The dialogue was divided into three plenary sessions?The Strategic Shape of the World, International Terrorism and Energy Security. During the proceedings of the first session, Manpreet Sethi said that Indo-US nuclear cooperation will make India a global player and gain leverage too in the sense that it would be a take-off point to help in reaching the destination faster while acting as a force multiplier in terms of the economy, energy and other high-end technologies that would become available to India. As for nuclear energy, it could act as a supplement to the large amount of energy that India is already generating.
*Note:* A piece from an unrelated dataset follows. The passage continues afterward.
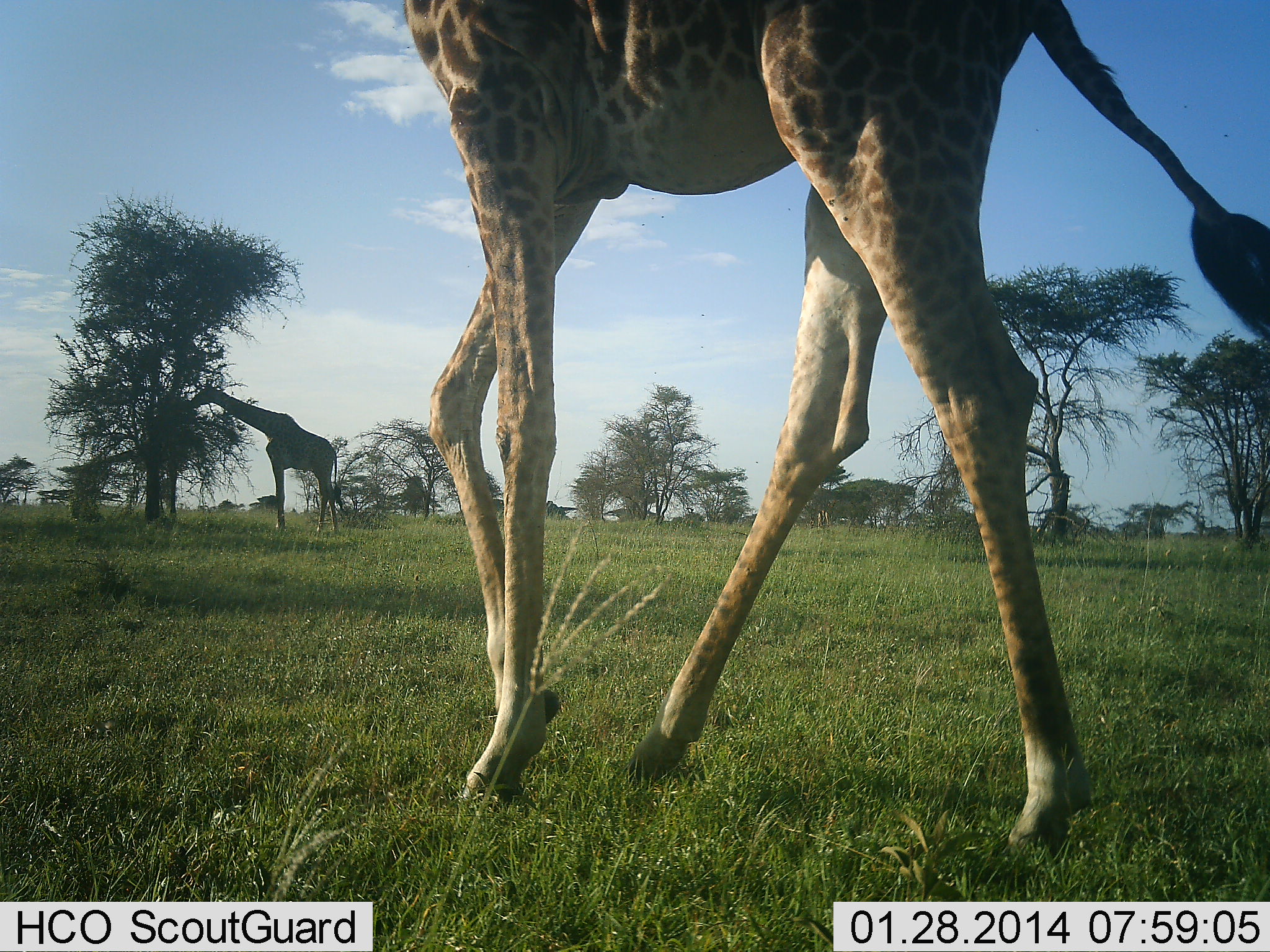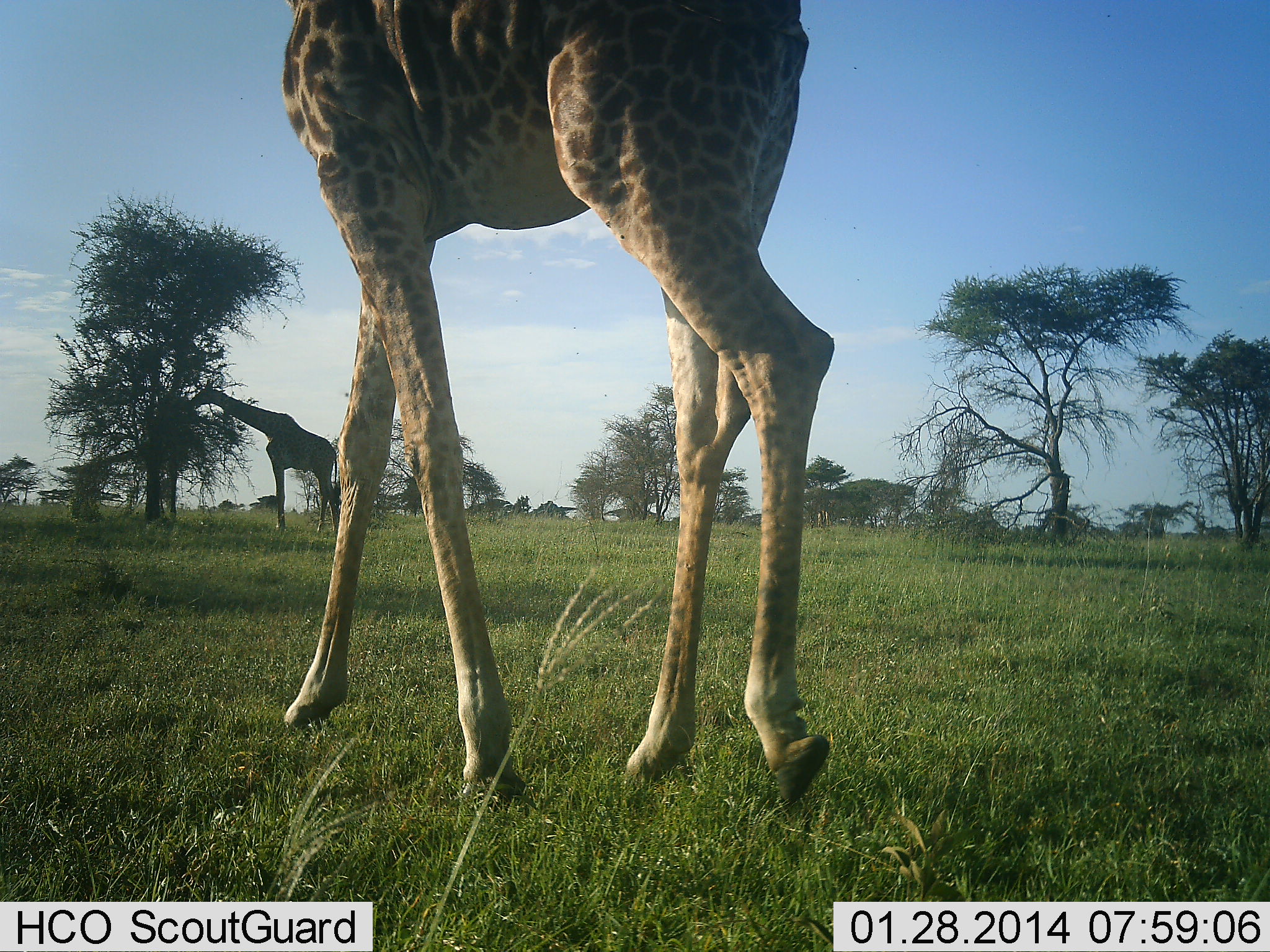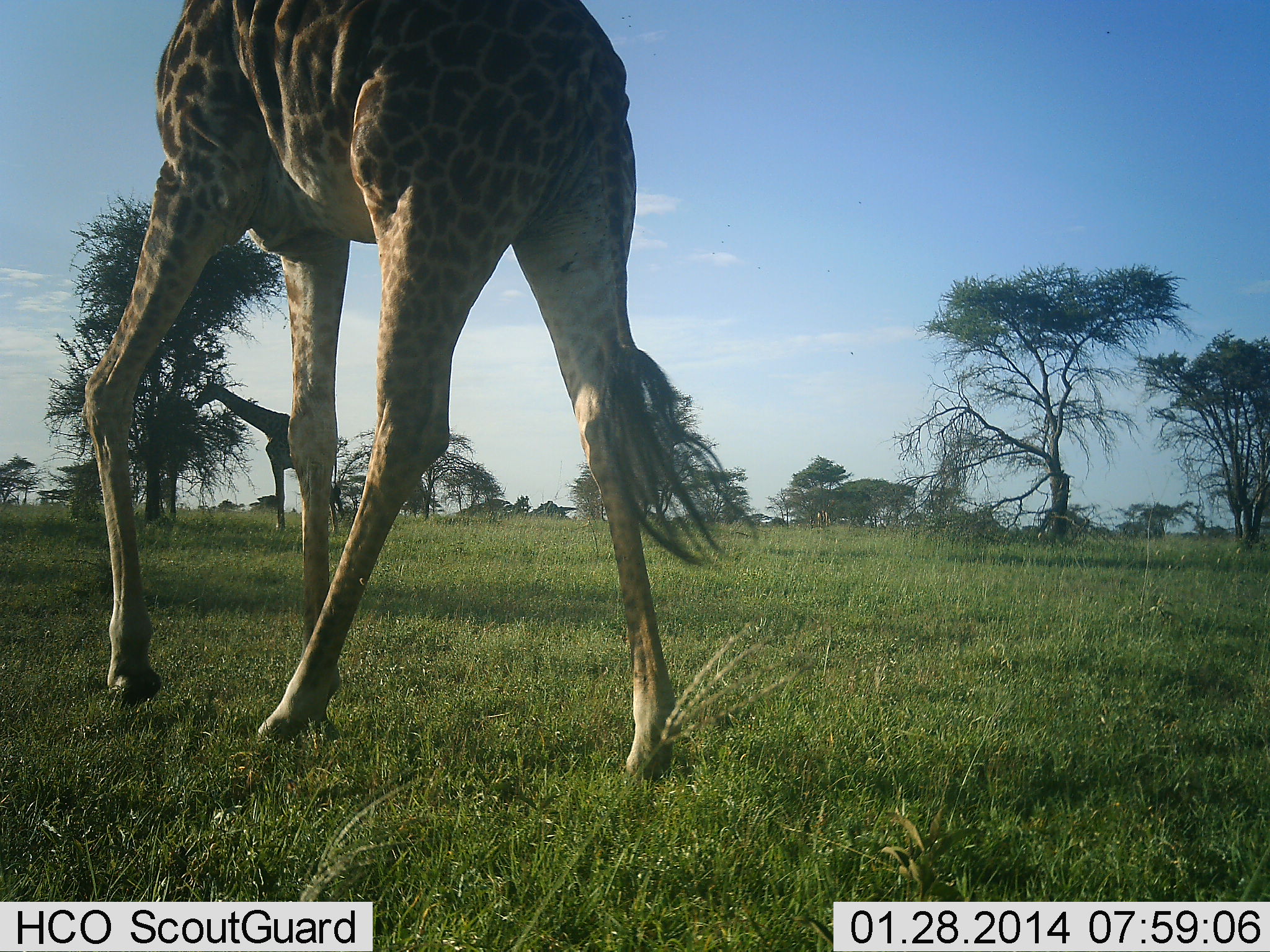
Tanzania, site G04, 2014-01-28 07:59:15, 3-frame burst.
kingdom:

However, the importance of nuclear weapons as a deterrent and national security strategies remain, if not extending to deterring biological and chemical weapon attacks.
S.K. Singh, former Foreign Secretary said that the policy of non-interference in internal affairs of sovereign States is no longer in use what with the accent on human rights. He points out that human right considerations being applied even despite the problems created by the Bush Government in smaller countries, smaller powers are far more while larger and more powerful powers are far less.
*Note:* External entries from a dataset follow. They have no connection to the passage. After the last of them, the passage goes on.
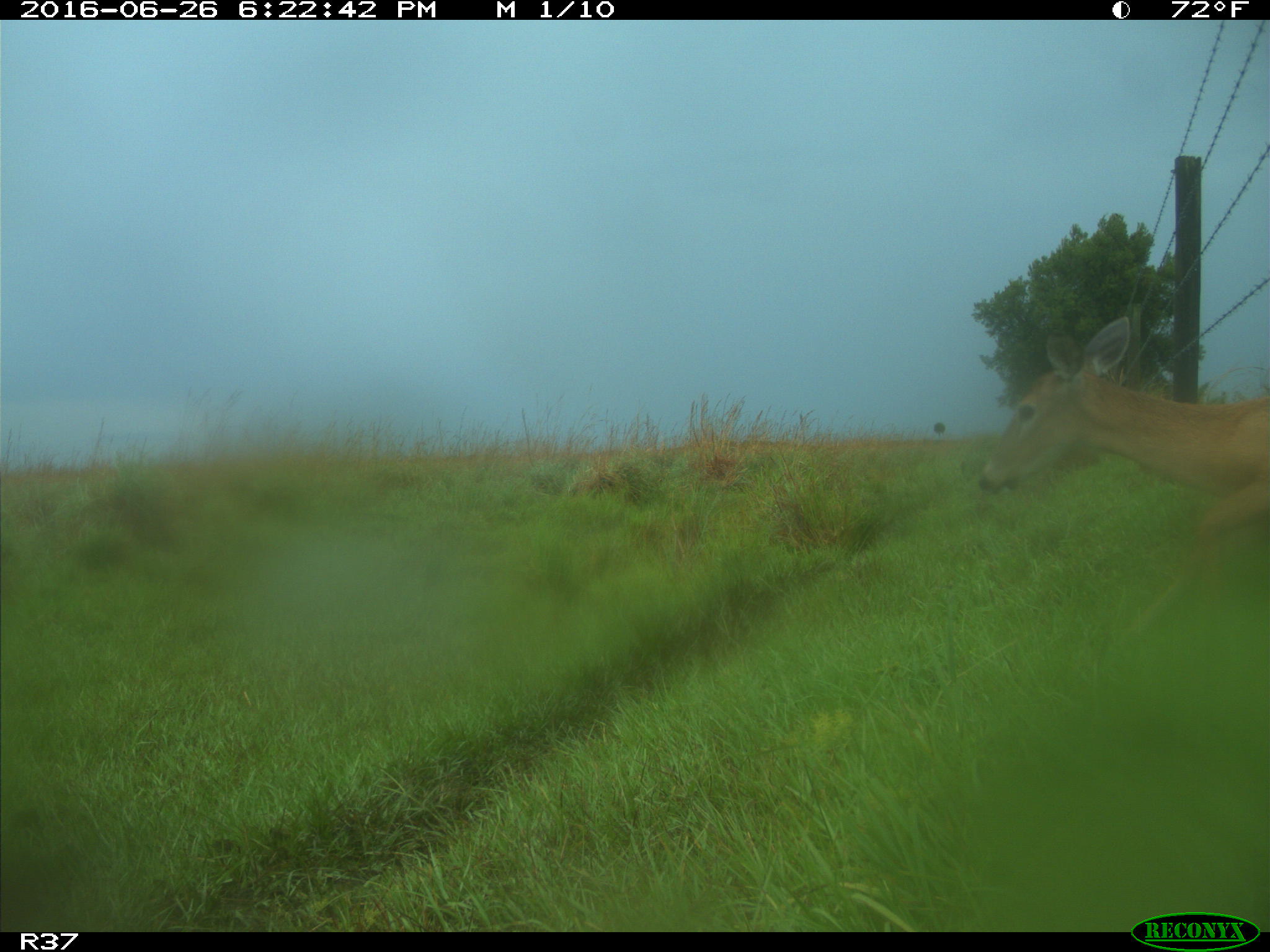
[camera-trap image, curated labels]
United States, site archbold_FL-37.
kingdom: Animalia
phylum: Chordata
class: Mammalia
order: Artiodactyla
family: Cervidae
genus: Odocoileus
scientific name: Odocoileus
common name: deer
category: unidentified deer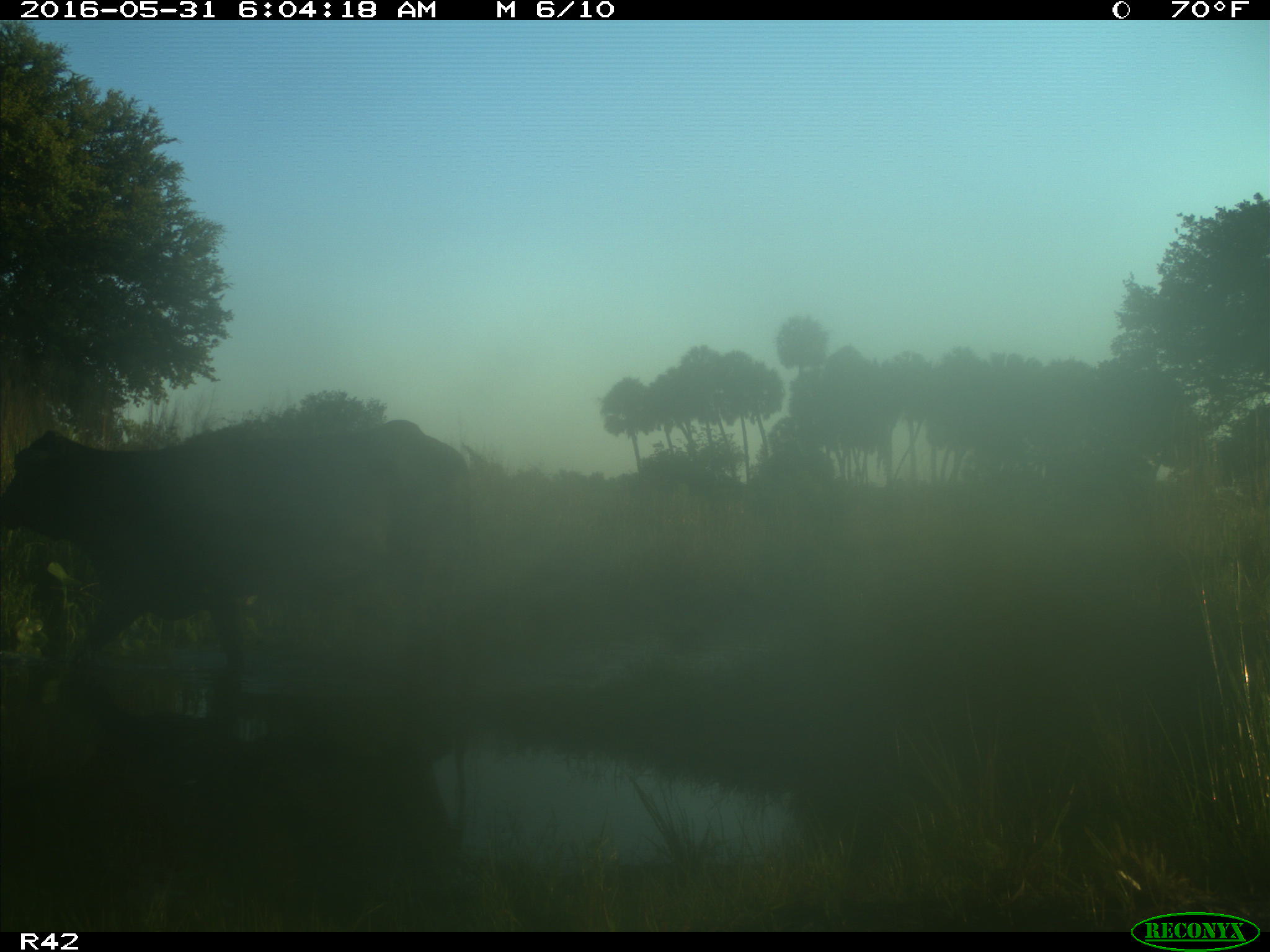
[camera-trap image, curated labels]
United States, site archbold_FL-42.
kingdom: Animalia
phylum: Chordata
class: Mammalia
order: Artiodactyla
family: Bovidae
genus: Bos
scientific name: Bos taurus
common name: domestic cow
Regarding energy security, Shebonti Ray Dadwal said that in oil markets, some oil producing countries have only one resource to sell and that is oil on which their revenues and economic growth depend. The price of oil has to be set right for both the consumers and the producers so that it can work ?both ways if there is a kind of a consensus on how much to produce, setting the price right, etc.? Secondly, the supply pools should open up their energy sector to foreign investment and employ the-state-of-the-art technology to enhance production. Finally production of bio-fuels should be encouraged to obtain energy security.
This book could prove useful to policy makers, researchers, academics working in the field of international politics and foreign policy.